From this moment onward, I no longer judge that person's character from his behavior; I no longer proceed, as it were, from the appreciation of his single acts to a comprehension of his nature or his essential position. Rather I proceed, henceforth, in the inverse sense: I interpret all his acts in light of the definitive concept I have formed of his character.

This implies that, even though his forthcoming acts should seem to contradict the picture I have made of his personality or his attitude to me, I shall keep to this central determination of his essence, telling myself that I must either be mistaken about the facts or ignorant of the particular motives which had impelled the person in question to behave in the way he did, and that they cannot be repugnant to the loftiness of character or the kind depositions toward me which I have ascribed to him.

Let it be admitted that in our relations with a human being, we may again arrive at a point where—be it on the strength of many symptoms or even because of one unequivocal indication that retains its validity after having heard the person in question—the conclusion imposes itself that his central attitude has changed.

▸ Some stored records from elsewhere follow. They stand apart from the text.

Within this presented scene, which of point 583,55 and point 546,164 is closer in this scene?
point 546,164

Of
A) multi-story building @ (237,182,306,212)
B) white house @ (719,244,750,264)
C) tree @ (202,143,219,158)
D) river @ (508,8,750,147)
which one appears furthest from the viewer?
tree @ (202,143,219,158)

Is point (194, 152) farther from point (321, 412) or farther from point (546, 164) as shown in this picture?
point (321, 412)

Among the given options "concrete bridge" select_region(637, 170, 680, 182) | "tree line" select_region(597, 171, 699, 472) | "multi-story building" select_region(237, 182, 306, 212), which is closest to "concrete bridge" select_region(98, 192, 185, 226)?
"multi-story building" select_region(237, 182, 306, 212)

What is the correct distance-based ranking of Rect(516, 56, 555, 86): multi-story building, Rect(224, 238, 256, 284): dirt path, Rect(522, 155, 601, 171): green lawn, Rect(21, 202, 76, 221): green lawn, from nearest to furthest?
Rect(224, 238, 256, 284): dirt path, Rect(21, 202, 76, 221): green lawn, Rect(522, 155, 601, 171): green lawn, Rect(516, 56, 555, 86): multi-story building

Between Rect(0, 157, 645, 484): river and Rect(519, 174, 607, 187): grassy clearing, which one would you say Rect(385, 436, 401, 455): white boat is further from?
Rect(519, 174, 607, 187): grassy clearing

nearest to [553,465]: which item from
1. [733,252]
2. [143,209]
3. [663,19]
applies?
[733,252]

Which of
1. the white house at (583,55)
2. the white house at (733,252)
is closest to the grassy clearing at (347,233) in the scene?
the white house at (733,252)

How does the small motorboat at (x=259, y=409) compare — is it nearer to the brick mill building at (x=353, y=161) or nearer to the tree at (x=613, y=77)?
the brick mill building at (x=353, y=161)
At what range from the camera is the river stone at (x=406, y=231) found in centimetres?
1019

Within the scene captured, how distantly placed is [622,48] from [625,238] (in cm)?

For every human being may change; he may fall; his love may cease.

Yet in relation to God, "in whom there is no shadow of alteration," who is goodness and mercy, of whom the Psalmist says: "For His mercy is confirmed upon us: and the truth of the Lord remaineth for ever," our trust must be absolute; the possibility of its being dislodged by any kind of experience whatsoever must be precluded axiomatically.

Whereas God's merciful love speaks to us in all benefits and blessings which constantly surround us, and above all, in His eternal Word which has become flesh, of which St. Paul says, "the goodness and kindness of God our Savior appeared," it is by no means an absence of this divine love which manifests itself to us in our misfortunes or failures.

In these we must seek the traces of our guilt on the one hand and the hidden love of God on the other, for we know that "His mercy endureth forever."

Our consciousness of being children of God and of being secure in His all-powerful and all-wise love must provide the central presupposition from which we view everything, be it joy or misery, be it tangible help of God or the apparent failure of our endeavors. He whose confidence in God is genuine will, whenever his failures or his relapses threaten to discourage him, flee into the arms of God with undiminished trust, entreat God's help with increased fervor, and combat his defects with greater vigilance than ever.